======== Источник

Однако у посвящения свои законы. Даже убитый мастер при своей смерти может явиться посвятителем. Многие колдуны не могут умереть до тех пор, пока не передадут своего беса кому-нибудь путем прикосновения. Пушкин не делает на этом моменте никакого специального акцента, но об этом он упоминает. «Перестаньте ребячиться, – сказал Германн, взяв ее руку (выд. мною – свящ. В.С.). – Спрашиваю в последний раз: хотите ли назначить мне ваши три карты? – да или нет?» (284). Напомним, что незадолго до этого эпизода Пушкин показал, что графиня носит в себе беса. На похоронах графини Германн «оступился и навзничь грянулся об земь» (289), ему показалось, «что мертвая насмешливо взглянула на него, прищуривая одним глазом» (289). Покойница, оказывается, не совсем мертва, – она желает что-то передать Германну. И вот ночью она является ему, против своей воли, – ей велено возвестить тайну трех карт.
После этого Германн становится просто одержимым. Идея трех карт заслонила в его воображении всю остальную жизнь. Жизнь для него стала игрой, – игрой воображения и игрой карточной. «Все мысли его слились в одну, – пишет Пушкин, – воспользоваться тайной, которая дорого ему стоила… Он хотел в открытых игрецких домах Парижа вынудить клад у очаровательной фортуны» (291). Здесь Пушкин, пользуясь условным языком, которым он обозначает масонские ложи, намекает на то, что Германн мечтает о масонских ложах Парижа.

================
======== Сохранённые данные

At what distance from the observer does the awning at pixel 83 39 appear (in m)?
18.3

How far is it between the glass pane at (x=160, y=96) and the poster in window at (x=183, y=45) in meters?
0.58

================

● **Задания**
- 1) Почему, согласно фрагменту о Германне, покойная графиня является ему ночью? Ответьте в одном–трёх предложениях.
- 2) Процитируйте фрагмент о Германне, начиная со слов «Однако у посвящения» и заканчивая словами «тайну трех карт.».
- 3) Напишите, что идёт дальше во фрагменте о Германне, начав сразу после его последнего предложения.
Перечень к этим заданиям отношения не имеет.

● **Ответы к заданиям**
- 1) Графиня является Германну ночью против своей воли, потому что ей велено возвестить ему тайну трёх карт.

- 2)
Однако у посвящения свои законы. Даже убитый мастер при своей смерти может явиться посвятителем. Многие колдуны не могут умереть до тех пор, пока не передадут своего беса кому-нибудь путем прикосновения. Пушкин не делает на этом моменте никакого специального акцента, но об этом он упоминает. «Перестаньте ребячиться, – сказал Германн, взяв ее руку (выд. мною – свящ. В.С.). – Спрашиваю в последний раз: хотите ли назначить мне ваши три карты? – да или нет?» (284). Напомним, что незадолго до этого эпизода Пушкин показал, что графиня носит в себе беса. На похоронах графини Германн «оступился и навзничь грянулся об земь» (289), ему показалось, «что мертвая насмешливо взглянула на него, прищуривая одним глазом» (289). Покойница, оказывается, не совсем мертва, – она желает что-то передать Германну. И вот ночью она является ему, против своей воли, – ей велено возвестить тайну трех карт.

- 3)
Но диавол платит черепками, – «посвящение» Германна кончается для него трагически. Он становится безумцем, – на духовном языке одержимым, бесноватым: «он сидит в Обуховской больнице в 17-м нумере, не отвечает ни на какие вопросы и бормочет необыкновенно скоро:
«Тройка, семерка, туз! Тройка, семерка, дама!..» (294). Германн остался в воображаемом пространстве, в котором правит бес. Пушкин – гениальный мастер детали. Германн сидит в Обуховской больнице, но «обух» – это тупое место у топора, он сидит в «тупом» месте. Перед посвящением кандидат должен умереть для новой жизни, очистить свою душу от нечистого. Но часто такое очищение, говорит нам Евангелие, заканчивается еще большей нечистотой. 17-й нумер (1 и 7) – это образ евангельского бесовского одержания, когда в пустой, очищенный дом вместо одного беса входят семь худших (см.: Мф.12:45). Однако он не проваливается в преисподнюю, как Пушкинский Дон-Жуан, а остается в виртуальной реальности. Ему не дали того, что он просил, по-видимому, не слишком серьезна была его просьба и не слишком серьезными были его клятвы. А, может быть, он не успел еще достаточно онемечиться, – слишком много в нем еще осталось русскости и в данный момент он не годится для ада. Одним словом, жизнь его изолирована от мира. Возможно, он сохранен для покаяния.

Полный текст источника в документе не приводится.